-- START Listed records --

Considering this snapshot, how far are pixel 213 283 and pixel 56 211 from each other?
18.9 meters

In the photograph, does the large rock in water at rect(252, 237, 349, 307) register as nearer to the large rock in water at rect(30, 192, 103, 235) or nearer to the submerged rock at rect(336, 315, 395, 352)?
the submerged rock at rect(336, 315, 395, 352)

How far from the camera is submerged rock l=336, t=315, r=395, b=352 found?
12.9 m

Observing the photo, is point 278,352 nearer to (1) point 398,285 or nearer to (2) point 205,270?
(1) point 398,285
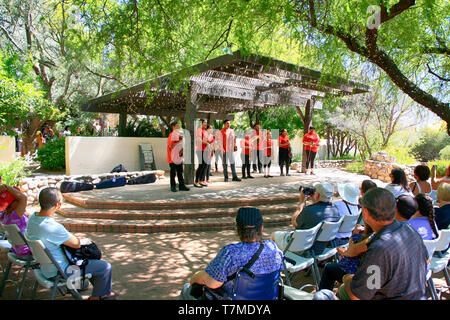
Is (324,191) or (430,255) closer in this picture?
(430,255)

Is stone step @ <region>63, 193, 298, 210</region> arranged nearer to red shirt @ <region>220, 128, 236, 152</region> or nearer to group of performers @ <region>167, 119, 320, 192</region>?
group of performers @ <region>167, 119, 320, 192</region>

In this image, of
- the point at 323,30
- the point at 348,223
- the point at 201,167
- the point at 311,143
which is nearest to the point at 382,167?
the point at 311,143

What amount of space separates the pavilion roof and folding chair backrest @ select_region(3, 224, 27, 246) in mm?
4025

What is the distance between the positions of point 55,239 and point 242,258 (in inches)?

-- END Listed records --

### Given request
Rewrite all the records above, replacing "large rock" with "large boulder" and keeping everything else unchanged. Leave the pictures out.

### Solution to this task
Considering this snapshot, how far are pixel 213 283 and pixel 56 211 from each other?
18.9 meters

In the photograph, does the large boulder in water at rect(252, 237, 349, 307) register as nearer to the large boulder in water at rect(30, 192, 103, 235) or nearer to the submerged rock at rect(336, 315, 395, 352)?
the submerged rock at rect(336, 315, 395, 352)

How far from the camera is submerged rock l=336, t=315, r=395, b=352 found?
12.9 m

Observing the photo, is point 278,352 nearer to (1) point 398,285 or nearer to (2) point 205,270?
(1) point 398,285
Is (324,191) or (430,255) closer in this picture?
(430,255)

Is stone step @ <region>63, 193, 298, 210</region> arranged nearer to red shirt @ <region>220, 128, 236, 152</region> or nearer to group of performers @ <region>167, 119, 320, 192</region>?
group of performers @ <region>167, 119, 320, 192</region>

In this image, of
- the point at 323,30
- the point at 348,223
- the point at 201,167
- the point at 311,143
which is nearest to the point at 382,167?
the point at 311,143

What amount of space separates the pavilion roof and folding chair backrest @ select_region(3, 224, 27, 246) in mm?
4025

What is the distance between the positions of point 55,239 and point 242,258 (in inches)?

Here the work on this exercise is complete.